Eu não poderia deixar de lembrar ao impávido leitor que o excitar as massas em surtos de paranóia coletiva é o esporte preferido de líderes a um só tempo igualmente paranóicos e muito ambiciosos. O século XX foi um prodígio neste aspecto, nos brindando com camaradas invariavelmente perversos. Mas, coisa curiosa, todos eles provinham daquela camada da população, com uma ou outra exceção apenas para confirmar a regra, que Hannah Arendt chamou de “a ralé”. Muito bem: da mesma forma que a caça às raposas é modalidade tipicamente da nobreza britânica, a delinqüência em massa e loucuras coletivas parecem ser as modalidades mui praticadas pelos líderes-ralé. Ei-los, alguns: Lênin, Hitler, Stálin, Che, Fidel, Pol Pot, Mao, Trótsky... Poupo o leitor do embaraço de ler mais umas centenas de nomes. E, veja bem, todos eles incentivaram surtos e mais surtos de paranóia em seus governos: ou eram os estrangeiros que estavam querendo acabar com a revolução, ou a CIA, ou os intelectuais aburguesados, ou os judeus, ou a população urbana que nada entendia da bela e boa vida coletiva rural... Por que aqui, em meio a selva e aos micos, nada disso sucederia, justamente praticado pelos seus primos pobres do sul, que eram inclusive motivo de chacota entre seus primos ricos do norte?

E ainda tem gente que duvida que história se repete, ainda que com variações. Mas esperemos, eu e você, leitor, para ver se este blog será devidamente noticiado como partícipe do “golpismo”. Ao menos confessei.

***

Haverá, parece, uma marcha que terá o apoio de integrantes de outra, a “Marcha Mundial das Mulheres”. Ora, sabemos que “movimentos sociais”, em sânscrito, significa “desenxabidos que, sem pedir a tua opinião, agem em teu nome, e ficam zangados se você protestar”. Também a experiência acumulada por anos de labuta demonstra que todo incentivo à politização e cidadania desdobra em mulheres peludas, pobres cantando rap de protesto e gente de má-catadura gritando palavras de ordem. Sendo assim, desta vez o ovo podre descambará em Goiás, pátria do empadão: esta gente é uma azeitona e meu paladar a detesta.

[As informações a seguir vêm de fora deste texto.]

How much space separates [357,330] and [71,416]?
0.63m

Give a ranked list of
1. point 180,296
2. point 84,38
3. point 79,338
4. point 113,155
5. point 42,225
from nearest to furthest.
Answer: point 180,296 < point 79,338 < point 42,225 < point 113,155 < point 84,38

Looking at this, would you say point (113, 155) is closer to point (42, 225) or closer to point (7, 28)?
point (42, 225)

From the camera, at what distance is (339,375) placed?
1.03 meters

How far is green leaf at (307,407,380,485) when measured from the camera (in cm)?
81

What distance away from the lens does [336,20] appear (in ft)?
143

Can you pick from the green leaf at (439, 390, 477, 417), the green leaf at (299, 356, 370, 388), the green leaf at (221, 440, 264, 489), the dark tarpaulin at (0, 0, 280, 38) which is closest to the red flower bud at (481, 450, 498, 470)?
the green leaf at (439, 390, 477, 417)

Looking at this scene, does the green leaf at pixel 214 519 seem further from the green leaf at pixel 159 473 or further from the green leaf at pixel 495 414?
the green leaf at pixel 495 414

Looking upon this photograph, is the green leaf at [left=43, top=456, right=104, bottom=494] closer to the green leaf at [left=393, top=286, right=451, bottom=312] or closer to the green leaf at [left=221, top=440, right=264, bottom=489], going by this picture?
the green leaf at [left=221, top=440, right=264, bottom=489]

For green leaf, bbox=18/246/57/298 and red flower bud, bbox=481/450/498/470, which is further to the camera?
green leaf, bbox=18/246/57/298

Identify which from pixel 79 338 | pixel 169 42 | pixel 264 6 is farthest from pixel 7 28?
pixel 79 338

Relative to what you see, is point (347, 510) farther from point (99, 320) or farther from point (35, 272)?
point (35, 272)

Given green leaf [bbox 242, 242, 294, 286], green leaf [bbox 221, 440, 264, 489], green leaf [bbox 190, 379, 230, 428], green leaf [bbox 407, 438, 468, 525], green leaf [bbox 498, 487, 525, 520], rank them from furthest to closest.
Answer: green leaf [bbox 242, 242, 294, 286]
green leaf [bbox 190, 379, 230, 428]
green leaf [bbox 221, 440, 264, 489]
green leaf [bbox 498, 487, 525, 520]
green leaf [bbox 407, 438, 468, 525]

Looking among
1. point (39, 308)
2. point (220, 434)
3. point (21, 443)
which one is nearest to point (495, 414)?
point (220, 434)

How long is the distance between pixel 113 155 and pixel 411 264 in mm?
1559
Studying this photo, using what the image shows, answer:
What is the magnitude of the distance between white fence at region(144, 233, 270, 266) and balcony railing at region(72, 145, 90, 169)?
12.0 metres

E a prova insofismável de que um acúmulo quantitativo não implica, necessariamente, em salto qualitativo, é o fato de que dos muitos milhares de mulheres que talvez apóiem o abre-alas, umas poucas provavelmente se salvarão, e isso com escoriações no espírito. Donde vale lembrar o exemplo de Sodoma e Gomorra, onde o Altíssimo advertiu que salvaria a cidade se houvesse ao menos um probo. Mas quem sou eu para separar o joio do trigo imersos no esterco? Insensato aquele que excogitar sua participação naquele evento a fim de namoro.

Uma bela mocinha de movimento social é um negão bem-dotado disfarçado, espiritualmente falando. Se você bobear, te papa. Eis o meu alerta.


Membros de um movimento social em plena marcha.